**EXERCISE DIRECTIONS:**
Copy the material below line for line, and keep every word, number, and mark unchanged.

Stored data entries:
'''

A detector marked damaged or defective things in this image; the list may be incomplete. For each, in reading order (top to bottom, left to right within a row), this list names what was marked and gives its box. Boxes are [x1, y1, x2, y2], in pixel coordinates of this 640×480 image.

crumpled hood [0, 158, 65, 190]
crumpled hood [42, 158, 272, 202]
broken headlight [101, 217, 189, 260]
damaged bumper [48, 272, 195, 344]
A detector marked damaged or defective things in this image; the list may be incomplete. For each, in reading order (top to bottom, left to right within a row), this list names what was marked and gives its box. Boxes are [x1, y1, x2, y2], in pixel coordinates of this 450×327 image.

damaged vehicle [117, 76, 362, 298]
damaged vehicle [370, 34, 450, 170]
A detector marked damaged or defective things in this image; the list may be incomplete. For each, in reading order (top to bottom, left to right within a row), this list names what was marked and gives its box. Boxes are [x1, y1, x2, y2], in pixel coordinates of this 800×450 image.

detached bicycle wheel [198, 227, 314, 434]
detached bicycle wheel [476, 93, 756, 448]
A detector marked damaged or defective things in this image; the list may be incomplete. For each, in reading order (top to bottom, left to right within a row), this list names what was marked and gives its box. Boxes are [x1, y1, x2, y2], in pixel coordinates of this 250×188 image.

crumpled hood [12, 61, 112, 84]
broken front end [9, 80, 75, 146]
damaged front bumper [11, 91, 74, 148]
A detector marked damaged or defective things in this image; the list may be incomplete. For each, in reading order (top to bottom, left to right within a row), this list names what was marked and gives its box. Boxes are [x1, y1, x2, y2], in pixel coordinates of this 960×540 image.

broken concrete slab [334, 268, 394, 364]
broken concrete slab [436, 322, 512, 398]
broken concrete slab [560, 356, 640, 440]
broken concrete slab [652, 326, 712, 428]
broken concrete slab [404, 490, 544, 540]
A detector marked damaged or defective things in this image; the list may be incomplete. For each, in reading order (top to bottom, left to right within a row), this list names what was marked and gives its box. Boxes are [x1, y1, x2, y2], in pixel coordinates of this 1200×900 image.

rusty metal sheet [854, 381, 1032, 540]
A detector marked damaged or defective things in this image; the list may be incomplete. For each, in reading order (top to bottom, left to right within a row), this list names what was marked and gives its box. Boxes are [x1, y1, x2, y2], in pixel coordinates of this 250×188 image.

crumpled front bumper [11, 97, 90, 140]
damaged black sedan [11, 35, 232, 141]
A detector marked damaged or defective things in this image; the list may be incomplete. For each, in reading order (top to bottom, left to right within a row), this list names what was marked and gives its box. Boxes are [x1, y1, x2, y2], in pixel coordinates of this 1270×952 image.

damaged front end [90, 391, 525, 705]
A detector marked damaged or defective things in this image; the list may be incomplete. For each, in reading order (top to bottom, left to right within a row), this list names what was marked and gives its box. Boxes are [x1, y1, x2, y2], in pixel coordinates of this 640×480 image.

'''

**RESULT:**
A detector marked damaged or defective things in this image; the list may be incomplete. For each, in reading order (top to bottom, left to right within a row), this list names what was marked and gives its box. Boxes are [x1, y1, x2, y2], in pixel coordinates of this 640×480 image.

crumpled hood [0, 158, 65, 190]
crumpled hood [42, 158, 272, 202]
broken headlight [101, 217, 189, 260]
damaged bumper [48, 272, 195, 344]
A detector marked damaged or defective things in this image; the list may be incomplete. For each, in reading order (top to bottom, left to right within a row), this list names what was marked and gives its box. Boxes are [x1, y1, x2, y2], in pixel coordinates of this 450×327 image.

damaged vehicle [117, 76, 362, 298]
damaged vehicle [370, 34, 450, 170]
A detector marked damaged or defective things in this image; the list may be incomplete. For each, in reading order (top to bottom, left to right within a row), this list names what was marked and gives its box. Boxes are [x1, y1, x2, y2], in pixel coordinates of this 800×450 image.

detached bicycle wheel [198, 227, 314, 434]
detached bicycle wheel [476, 93, 756, 448]
A detector marked damaged or defective things in this image; the list may be incomplete. For each, in reading order (top to bottom, left to right within a row), this list names what was marked and gives its box. Boxes are [x1, y1, x2, y2], in pixel coordinates of this 250×188 image.

crumpled hood [12, 61, 112, 84]
broken front end [9, 80, 75, 146]
damaged front bumper [11, 91, 74, 148]
A detector marked damaged or defective things in this image; the list may be incomplete. For each, in reading order (top to bottom, left to right within a row), this list names what was marked and gives its box. Boxes are [x1, y1, x2, y2], in pixel coordinates of this 960×540 image.

broken concrete slab [334, 268, 394, 364]
broken concrete slab [436, 322, 512, 398]
broken concrete slab [560, 356, 640, 440]
broken concrete slab [652, 326, 712, 428]
broken concrete slab [404, 490, 544, 540]
A detector marked damaged or defective things in this image; the list may be incomplete. For each, in reading order (top to bottom, left to right within a row), this list names what was marked and gives its box. Boxes are [x1, y1, x2, y2], in pixel coordinates of this 1200×900 image.

rusty metal sheet [854, 381, 1032, 540]
A detector marked damaged or defective things in this image; the list may be incomplete. For each, in reading order (top to bottom, left to right within a row), this list names what was marked and gives its box. Boxes are [x1, y1, x2, y2], in pixel coordinates of this 250×188 image.

crumpled front bumper [11, 97, 90, 140]
damaged black sedan [11, 35, 232, 141]
A detector marked damaged or defective things in this image; the list may be incomplete. For each, in reading order (top to bottom, left to right within a row), this list names what was marked and gives its box. Boxes are [x1, y1, x2, y2], in pixel coordinates of this 1270×952 image.

damaged front end [90, 391, 525, 705]
A detector marked damaged or defective things in this image; the list may be incomplete. For each, in reading order (top to bottom, left to right within a row), this list names what was marked and gives its box. Boxes are [x1, y1, x2, y2], in pixel coordinates of this 640×480 image.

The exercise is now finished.